Today’s New York Times reports an astonishing fact: Book publishers wholesale their ebooks to Amazon for precisely the same price as their paper books. Amazon loses money on every ebook for the Kindle they sell because publishers don’t discount zero-cost ebooks.
Apparently, the publishers don’t count the paper, storage, inventory, shredding and shipping expenses in their cost calculations.
Either that, or they own a tree plantation or a printing plant.
And of course, they own neither.
Many businesses act as if they have a stake in their suppliers and other vendors. Instead of scaling the part of their business that can move quickly and well, they defend the part they don’t even own.
Jason wrote in to ask why I thought that the newspaper industry was in a Dip. In my book, I point out that with classified ads disappearing and the web thriving, the days of newspapers as we know them are clearly over. That shouldn’t mean the industry is in trouble. In fact, there are more people reading more news every day than ever before–without the cost of printing and distributing a costly piece of newsprint every day. Happy days…
But (many of) the people in the industry have built their lives around the trees. As a result, the industry is over. A new industry is being built in its place, often with new people doing work that might be done far better by the old hands, the ones who are stuck defending the wholesale slaughter of trees.
If you think your job is to keep the printers busy, then you see the world differently. You focus on per issue sales, you worry about people sharing a paper (!), you don’t count online readers as valuable (even though they’re more valuable). You focus on one edition, not a thousand different versions. You focus on having one front page, not dozens based on who is reading.
If you work for a newspaper that feels this way, every day you stay is a day wasted.

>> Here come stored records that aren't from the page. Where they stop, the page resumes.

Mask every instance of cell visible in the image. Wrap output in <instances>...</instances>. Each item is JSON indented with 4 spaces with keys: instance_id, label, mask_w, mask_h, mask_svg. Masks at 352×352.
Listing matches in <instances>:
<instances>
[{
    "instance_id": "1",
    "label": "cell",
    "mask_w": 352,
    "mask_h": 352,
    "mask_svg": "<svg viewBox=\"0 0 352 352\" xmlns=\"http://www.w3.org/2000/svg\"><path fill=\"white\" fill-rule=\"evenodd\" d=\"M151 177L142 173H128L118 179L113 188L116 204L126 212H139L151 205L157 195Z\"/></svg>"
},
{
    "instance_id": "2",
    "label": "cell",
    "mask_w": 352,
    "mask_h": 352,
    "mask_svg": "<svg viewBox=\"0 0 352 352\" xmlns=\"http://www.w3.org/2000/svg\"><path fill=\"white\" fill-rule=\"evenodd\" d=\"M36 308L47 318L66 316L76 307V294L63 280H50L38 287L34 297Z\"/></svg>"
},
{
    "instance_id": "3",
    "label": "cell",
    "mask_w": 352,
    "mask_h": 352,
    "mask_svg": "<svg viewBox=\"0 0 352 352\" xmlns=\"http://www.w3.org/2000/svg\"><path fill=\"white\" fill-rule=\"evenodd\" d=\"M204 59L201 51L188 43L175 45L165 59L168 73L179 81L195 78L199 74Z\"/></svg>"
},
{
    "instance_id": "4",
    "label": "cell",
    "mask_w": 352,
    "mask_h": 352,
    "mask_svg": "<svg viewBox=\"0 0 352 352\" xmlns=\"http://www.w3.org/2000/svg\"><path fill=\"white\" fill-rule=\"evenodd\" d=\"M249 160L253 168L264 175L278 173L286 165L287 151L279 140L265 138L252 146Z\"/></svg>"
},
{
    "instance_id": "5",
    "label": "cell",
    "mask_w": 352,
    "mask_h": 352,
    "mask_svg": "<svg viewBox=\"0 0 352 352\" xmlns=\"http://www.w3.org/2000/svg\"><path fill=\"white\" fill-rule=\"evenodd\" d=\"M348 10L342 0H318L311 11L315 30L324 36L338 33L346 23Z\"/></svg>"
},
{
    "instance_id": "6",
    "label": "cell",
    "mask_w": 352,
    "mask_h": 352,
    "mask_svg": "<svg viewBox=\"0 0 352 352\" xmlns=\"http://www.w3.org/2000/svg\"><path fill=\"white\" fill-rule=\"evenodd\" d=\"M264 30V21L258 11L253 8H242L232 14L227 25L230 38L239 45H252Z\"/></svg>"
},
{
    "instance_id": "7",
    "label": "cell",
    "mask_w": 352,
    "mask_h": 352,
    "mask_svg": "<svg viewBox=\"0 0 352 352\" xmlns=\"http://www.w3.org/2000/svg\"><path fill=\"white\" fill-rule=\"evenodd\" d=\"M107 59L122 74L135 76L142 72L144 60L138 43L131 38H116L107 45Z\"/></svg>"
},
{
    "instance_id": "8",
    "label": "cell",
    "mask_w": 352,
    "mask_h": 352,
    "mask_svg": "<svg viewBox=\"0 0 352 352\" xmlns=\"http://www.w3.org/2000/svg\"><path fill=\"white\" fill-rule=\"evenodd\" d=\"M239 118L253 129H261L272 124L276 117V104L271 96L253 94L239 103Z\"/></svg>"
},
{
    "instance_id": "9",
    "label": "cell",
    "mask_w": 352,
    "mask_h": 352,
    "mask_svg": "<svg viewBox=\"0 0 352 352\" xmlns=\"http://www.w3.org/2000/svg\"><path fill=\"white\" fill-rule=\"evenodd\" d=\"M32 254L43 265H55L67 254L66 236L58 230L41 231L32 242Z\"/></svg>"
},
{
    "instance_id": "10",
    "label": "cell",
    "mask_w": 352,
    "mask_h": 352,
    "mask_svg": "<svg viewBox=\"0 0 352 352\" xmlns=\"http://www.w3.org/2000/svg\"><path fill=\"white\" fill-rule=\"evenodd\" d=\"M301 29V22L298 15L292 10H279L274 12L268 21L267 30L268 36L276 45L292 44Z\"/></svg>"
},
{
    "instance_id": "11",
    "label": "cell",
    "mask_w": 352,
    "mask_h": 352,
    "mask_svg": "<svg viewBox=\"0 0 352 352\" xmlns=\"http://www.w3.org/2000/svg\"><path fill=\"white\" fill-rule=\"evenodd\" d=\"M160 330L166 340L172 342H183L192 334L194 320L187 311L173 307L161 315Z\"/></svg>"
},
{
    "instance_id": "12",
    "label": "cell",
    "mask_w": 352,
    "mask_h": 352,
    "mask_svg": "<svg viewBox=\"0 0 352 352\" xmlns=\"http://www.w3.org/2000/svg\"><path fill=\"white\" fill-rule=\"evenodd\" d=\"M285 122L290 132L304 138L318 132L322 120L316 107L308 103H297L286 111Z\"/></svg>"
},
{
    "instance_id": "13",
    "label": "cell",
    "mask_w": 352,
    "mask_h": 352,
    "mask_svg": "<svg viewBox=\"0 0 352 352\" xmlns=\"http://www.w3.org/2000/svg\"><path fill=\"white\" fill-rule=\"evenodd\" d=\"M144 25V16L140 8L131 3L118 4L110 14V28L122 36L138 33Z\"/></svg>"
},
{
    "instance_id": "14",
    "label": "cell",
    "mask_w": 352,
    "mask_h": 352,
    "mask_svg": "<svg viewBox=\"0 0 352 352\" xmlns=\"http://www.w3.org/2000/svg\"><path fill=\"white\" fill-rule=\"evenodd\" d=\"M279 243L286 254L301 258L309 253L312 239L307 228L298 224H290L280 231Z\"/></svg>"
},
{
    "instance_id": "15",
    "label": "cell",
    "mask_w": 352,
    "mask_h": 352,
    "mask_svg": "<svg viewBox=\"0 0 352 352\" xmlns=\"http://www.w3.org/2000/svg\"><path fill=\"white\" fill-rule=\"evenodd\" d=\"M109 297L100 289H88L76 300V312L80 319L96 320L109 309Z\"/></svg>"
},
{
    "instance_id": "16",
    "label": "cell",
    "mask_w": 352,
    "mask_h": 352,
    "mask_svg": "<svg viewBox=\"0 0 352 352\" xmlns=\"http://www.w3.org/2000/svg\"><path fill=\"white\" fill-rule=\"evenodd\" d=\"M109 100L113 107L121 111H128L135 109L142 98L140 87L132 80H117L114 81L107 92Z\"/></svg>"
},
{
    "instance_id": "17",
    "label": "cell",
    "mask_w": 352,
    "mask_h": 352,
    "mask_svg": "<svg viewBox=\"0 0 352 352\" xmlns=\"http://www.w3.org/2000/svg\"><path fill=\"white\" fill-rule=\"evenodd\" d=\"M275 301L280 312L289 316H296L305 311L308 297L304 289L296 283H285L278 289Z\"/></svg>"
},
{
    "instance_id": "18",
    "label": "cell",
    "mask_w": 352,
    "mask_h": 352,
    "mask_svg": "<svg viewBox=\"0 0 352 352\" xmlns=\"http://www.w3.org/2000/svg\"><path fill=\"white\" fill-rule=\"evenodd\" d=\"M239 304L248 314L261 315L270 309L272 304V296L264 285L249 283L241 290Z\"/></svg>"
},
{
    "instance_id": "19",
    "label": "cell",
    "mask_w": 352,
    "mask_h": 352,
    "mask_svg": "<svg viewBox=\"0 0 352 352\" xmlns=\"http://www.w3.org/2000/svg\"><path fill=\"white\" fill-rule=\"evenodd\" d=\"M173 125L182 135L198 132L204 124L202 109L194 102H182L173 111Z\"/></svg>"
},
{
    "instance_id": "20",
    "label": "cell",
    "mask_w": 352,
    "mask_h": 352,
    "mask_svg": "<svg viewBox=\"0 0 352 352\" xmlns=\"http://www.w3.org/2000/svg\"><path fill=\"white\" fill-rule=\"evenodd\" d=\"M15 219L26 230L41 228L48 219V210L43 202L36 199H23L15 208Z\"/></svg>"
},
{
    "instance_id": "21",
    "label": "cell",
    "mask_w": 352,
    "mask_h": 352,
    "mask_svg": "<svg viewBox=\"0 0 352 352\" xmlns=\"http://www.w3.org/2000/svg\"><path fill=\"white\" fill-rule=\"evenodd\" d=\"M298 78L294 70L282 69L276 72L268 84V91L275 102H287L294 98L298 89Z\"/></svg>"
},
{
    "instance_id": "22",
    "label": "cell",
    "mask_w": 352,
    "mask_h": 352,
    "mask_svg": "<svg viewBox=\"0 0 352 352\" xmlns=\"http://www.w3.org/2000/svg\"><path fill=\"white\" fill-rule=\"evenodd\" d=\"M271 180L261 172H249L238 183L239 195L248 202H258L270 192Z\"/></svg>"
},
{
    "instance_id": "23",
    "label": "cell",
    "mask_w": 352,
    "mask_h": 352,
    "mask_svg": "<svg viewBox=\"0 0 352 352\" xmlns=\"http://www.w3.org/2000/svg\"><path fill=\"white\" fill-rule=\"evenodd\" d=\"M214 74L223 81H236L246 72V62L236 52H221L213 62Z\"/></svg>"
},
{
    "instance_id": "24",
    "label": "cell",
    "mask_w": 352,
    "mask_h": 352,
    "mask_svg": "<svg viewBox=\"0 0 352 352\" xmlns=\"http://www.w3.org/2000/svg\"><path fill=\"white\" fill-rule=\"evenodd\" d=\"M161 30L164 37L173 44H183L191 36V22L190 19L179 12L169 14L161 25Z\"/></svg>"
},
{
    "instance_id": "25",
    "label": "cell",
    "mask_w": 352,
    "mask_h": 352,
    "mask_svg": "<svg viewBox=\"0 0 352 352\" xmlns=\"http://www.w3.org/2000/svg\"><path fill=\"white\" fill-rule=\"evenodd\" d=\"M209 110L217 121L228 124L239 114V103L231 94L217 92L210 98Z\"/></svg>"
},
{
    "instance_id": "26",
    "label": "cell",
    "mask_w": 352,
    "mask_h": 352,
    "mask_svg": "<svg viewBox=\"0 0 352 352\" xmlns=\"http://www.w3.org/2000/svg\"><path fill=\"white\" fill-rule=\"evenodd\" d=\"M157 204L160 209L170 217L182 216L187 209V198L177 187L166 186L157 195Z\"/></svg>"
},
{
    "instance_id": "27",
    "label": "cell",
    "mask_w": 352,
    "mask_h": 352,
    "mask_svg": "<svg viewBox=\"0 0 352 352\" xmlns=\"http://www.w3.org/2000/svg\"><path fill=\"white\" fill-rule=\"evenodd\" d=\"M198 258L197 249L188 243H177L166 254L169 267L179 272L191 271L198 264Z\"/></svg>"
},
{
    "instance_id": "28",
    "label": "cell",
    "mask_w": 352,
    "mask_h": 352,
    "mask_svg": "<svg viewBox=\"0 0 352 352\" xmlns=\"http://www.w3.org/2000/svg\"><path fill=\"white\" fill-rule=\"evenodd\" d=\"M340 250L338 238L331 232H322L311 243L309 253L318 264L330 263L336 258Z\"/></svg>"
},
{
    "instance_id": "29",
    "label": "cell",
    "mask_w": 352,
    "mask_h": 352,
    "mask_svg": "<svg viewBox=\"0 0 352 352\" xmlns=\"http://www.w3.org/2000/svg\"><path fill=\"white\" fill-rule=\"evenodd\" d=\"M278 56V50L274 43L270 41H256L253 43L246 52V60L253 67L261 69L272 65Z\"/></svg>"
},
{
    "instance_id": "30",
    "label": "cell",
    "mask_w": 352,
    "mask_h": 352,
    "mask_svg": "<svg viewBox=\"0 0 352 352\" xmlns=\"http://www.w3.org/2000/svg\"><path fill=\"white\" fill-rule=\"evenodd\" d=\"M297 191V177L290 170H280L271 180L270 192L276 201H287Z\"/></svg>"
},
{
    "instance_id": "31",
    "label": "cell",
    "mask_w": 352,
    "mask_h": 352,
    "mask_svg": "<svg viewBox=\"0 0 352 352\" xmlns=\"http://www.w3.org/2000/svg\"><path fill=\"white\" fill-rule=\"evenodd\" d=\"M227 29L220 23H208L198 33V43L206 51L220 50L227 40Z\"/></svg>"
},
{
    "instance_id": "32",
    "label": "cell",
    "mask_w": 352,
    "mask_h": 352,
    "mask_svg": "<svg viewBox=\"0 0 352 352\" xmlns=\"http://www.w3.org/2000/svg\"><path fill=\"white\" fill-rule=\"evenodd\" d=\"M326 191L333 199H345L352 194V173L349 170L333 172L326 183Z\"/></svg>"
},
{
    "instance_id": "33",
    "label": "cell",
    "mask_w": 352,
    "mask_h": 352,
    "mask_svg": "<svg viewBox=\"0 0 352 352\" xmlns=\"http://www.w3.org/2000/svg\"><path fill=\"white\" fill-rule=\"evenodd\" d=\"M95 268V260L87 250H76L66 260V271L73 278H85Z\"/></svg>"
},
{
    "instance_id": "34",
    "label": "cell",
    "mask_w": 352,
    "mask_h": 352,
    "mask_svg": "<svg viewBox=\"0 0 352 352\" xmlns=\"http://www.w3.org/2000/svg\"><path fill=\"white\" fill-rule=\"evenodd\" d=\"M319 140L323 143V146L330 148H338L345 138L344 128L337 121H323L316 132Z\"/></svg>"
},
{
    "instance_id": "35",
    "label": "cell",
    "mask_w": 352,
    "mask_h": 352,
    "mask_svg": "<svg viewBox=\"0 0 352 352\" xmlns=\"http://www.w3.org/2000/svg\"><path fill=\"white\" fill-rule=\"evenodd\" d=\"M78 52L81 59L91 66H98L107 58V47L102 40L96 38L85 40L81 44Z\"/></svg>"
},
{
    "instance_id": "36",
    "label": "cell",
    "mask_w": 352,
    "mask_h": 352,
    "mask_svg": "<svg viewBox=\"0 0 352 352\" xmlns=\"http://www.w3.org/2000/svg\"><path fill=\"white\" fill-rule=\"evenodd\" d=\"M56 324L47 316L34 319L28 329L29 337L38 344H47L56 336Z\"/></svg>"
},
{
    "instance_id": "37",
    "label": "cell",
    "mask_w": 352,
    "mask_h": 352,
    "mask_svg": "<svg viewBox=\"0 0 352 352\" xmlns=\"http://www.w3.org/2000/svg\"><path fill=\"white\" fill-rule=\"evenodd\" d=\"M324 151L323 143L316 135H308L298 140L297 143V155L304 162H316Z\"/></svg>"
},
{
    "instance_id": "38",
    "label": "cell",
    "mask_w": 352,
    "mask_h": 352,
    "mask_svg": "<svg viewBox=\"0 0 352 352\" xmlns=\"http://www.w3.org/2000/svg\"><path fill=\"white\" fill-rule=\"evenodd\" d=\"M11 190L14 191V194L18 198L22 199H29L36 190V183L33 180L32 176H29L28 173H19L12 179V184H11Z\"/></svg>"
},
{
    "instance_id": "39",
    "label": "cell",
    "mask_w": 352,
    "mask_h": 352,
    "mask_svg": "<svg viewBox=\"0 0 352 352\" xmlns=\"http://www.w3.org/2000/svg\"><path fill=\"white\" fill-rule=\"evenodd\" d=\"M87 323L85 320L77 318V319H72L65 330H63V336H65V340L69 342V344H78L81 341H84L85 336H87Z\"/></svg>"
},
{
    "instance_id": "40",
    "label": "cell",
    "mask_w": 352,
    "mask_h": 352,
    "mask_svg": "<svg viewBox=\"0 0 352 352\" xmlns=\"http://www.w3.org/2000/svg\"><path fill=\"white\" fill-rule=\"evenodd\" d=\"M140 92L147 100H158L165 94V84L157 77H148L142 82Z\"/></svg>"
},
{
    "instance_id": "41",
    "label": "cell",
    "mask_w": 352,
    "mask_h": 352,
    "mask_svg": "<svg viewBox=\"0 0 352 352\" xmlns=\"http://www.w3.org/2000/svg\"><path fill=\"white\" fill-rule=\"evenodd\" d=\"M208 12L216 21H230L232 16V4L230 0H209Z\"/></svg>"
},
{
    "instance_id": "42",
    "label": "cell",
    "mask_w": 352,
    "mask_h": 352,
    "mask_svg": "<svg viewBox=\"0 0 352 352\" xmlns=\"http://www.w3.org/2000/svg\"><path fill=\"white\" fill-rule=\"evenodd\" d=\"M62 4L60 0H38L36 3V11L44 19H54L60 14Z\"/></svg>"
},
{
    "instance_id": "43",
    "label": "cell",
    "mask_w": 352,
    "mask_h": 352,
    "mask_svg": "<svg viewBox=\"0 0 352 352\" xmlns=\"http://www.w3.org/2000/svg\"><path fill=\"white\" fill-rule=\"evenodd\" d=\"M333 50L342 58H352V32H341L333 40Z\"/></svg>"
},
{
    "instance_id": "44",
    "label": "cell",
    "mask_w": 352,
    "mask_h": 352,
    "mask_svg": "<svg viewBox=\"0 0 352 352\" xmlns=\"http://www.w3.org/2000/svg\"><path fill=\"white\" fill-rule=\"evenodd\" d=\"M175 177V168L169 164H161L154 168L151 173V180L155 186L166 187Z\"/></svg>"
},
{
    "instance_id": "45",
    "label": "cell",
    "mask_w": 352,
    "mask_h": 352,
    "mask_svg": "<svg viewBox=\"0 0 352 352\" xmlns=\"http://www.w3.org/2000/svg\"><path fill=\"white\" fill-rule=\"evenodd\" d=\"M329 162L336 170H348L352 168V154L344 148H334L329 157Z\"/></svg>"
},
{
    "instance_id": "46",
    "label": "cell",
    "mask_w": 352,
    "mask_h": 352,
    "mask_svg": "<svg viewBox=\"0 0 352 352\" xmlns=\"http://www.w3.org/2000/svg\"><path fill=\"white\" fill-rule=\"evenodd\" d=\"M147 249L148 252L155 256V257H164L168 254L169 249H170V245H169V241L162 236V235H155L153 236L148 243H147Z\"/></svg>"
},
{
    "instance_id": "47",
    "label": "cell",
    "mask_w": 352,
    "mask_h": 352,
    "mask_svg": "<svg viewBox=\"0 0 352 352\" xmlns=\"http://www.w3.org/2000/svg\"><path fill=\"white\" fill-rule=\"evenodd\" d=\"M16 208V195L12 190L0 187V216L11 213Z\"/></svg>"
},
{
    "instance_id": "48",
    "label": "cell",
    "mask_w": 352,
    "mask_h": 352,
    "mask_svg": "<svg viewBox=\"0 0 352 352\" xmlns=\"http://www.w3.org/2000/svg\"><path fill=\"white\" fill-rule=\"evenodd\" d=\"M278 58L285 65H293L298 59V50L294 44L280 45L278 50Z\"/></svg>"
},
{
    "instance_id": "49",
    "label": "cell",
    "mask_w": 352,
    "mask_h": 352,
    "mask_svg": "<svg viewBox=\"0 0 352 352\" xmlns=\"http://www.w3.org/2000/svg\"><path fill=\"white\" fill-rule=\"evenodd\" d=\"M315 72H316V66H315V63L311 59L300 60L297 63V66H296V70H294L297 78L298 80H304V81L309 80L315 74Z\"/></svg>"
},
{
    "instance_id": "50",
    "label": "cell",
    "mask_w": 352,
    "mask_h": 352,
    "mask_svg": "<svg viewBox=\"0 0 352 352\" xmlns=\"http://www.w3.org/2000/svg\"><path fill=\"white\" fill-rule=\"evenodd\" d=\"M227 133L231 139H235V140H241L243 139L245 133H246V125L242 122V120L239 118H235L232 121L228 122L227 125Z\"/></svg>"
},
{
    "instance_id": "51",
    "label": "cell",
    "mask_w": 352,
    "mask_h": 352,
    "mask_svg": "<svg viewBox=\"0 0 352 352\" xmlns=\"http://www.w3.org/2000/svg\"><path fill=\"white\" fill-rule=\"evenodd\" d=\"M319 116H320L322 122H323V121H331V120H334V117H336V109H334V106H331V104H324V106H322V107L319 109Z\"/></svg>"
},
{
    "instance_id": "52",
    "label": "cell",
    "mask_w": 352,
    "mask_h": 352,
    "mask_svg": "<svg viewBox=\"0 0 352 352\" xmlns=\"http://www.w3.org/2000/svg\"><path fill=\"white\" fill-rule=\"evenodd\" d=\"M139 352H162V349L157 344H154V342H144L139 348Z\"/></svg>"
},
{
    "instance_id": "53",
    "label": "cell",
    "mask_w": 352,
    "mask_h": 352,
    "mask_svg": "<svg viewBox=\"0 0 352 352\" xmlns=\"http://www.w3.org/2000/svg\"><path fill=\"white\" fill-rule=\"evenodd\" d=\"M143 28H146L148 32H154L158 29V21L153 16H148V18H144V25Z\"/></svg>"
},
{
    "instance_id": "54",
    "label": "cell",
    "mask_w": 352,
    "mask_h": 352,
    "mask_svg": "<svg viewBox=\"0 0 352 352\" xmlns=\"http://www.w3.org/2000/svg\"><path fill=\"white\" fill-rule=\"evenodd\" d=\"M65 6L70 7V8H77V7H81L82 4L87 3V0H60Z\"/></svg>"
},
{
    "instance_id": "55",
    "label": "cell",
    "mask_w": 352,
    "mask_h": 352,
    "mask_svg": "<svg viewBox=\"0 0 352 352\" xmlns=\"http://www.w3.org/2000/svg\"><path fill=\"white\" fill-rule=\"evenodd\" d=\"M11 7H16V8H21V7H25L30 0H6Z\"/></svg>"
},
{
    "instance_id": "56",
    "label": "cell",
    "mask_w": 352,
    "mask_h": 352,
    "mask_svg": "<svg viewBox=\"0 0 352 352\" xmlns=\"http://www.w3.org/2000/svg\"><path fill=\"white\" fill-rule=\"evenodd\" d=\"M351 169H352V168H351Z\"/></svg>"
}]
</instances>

I worry about my esteemed friends in the book publishing industry as well. The amazing thing about the Times story today was the report that the mood at BEA was ‘unease’ about ebooks. The fastest-growing, lowest cost segment of the business, the one that offers the most promise, the best possible outcome and has the best results… is causing unease! All because of the trees.
Of course, there are trees in your business too. There are trees in the photography business (chemicals) and in the music business (plastic) and even in the personal computer business (computers). They may not be called trees, but they’re there.